On a les derbies qu’on mérite. Celui-ci n’a rien d’émoustillant : outre l’insignifiance sportive du club istréen et l’absence d’une réelle rivalité historique entre les deux clubs, le » choc » (sic) des Bouches-du-Rhône aura lieu en terre gardoise, comme pour mieux faire comprendre au supporter lambda que ce match sera bien le Lyon – ASSE du pauvre, voire du miséreux…
On ne s’étonnera donc pas du faible retentissement médiatique de cette rencontre. Les journalistes en effet, par ailleurs si prompts à qualifier de » derby » un match opposant deux clubs de renom – et ce parfois au déni de toute réalité géographique (cf. l’improbable » derby de l’Atlantique » Nantes – Bordeaux…), ont traité cet Istres – OM comme il convient : un match quelconque de Ligue 1. Que faut-il en conclure, sinon que la notion de derby est une notion à géométrie variable, qui n’a plus grand sens de nos jours puisque les critères sportifs contribuent désormais mieux à la définir que la géographie ?

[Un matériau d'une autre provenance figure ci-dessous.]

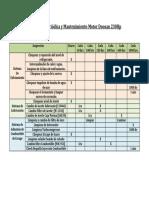Inspección Periódica y Mantenimiento Motor Doosan 230Hp.docx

Moralité de l’histoire : les amateurs de foot recherchent du spectacle de qualité, pas du folklore local. Les fidèles du match de 17h15 n’auront de toutes façons ni l’un ni l’autre ; et si ce n’était l’enjeu, personne n’aurait daigné réserver son samedi après-midi pour ce vrai-faux derby. Or l’enjeu mathématique du match, justement, est inversement proportionnel à son intérêt sportif : l’OM d’Anigo, récent vainqueur de Bastia, est en voie de stabilisation, mais une défaite ou même un nul auraient l’effet d’une catastrophe pour le bon José. Une victoire, au contraire, éviterait au successeur de Perrin de connaître prématurément le sort de son prédécesseur.

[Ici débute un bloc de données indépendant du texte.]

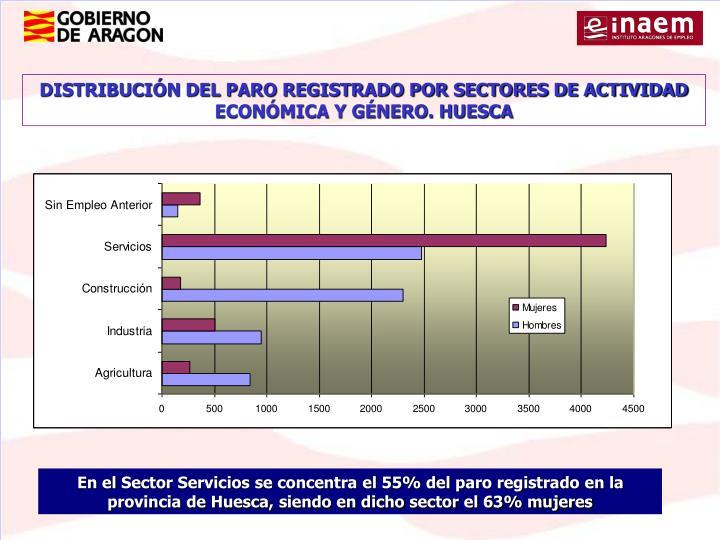 DISTRIBUCIÓN DEL PARO REGISTRADO POR SECTORES DE ACTIVIDAD ECONÓMICA Y GÉNERO. HUESCA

C’est en effet un match à gagner, et le footballeur interviewé à l’entrée des joueurs sur la pelouse aura plus que jamais raison de dire que l’important, » c’est les trois points « . On ne parlera pas de qualité de jeu, d’emprise sur le match ou de maîtrise collective : les Istréens, bien conscients de leurs faiblesses (relatives mais aussi absolues), laisseront de toutes façons la responsabilité du jeu aux Phocéens : seule compteront l’efficacité et le résultat.
Obtenir un résultat n’aura toutefois rien d’une formalité, non pas malgré, mais en raison même de la faiblesse de l’adversaire : celle-ci sera très paradoxalement son principal atout. L’OM en effet n’a pas une équipe pour dominer et construire ; au contraire, sa principale force est sa capacité à se replier dans son camp et à former un bloc difficile à manoeuvrer. Or l’incontestable hiérarchie ordonnant ces deux équipes placera inévitablement l’OM dans l’inconfortable position du favori. Il s’agit certes du lot commun réservé à tous les grands clubs, et en cas d’échec, ce point ne pourrait en aucun cas servir d’excuse. Mais il n’en reste pas moins que cette situation constituera un piège sournois, que l’OM devra impérativement éviter s’il veut sérieusement prétendre au titre de » grand club « … et au titre tout court.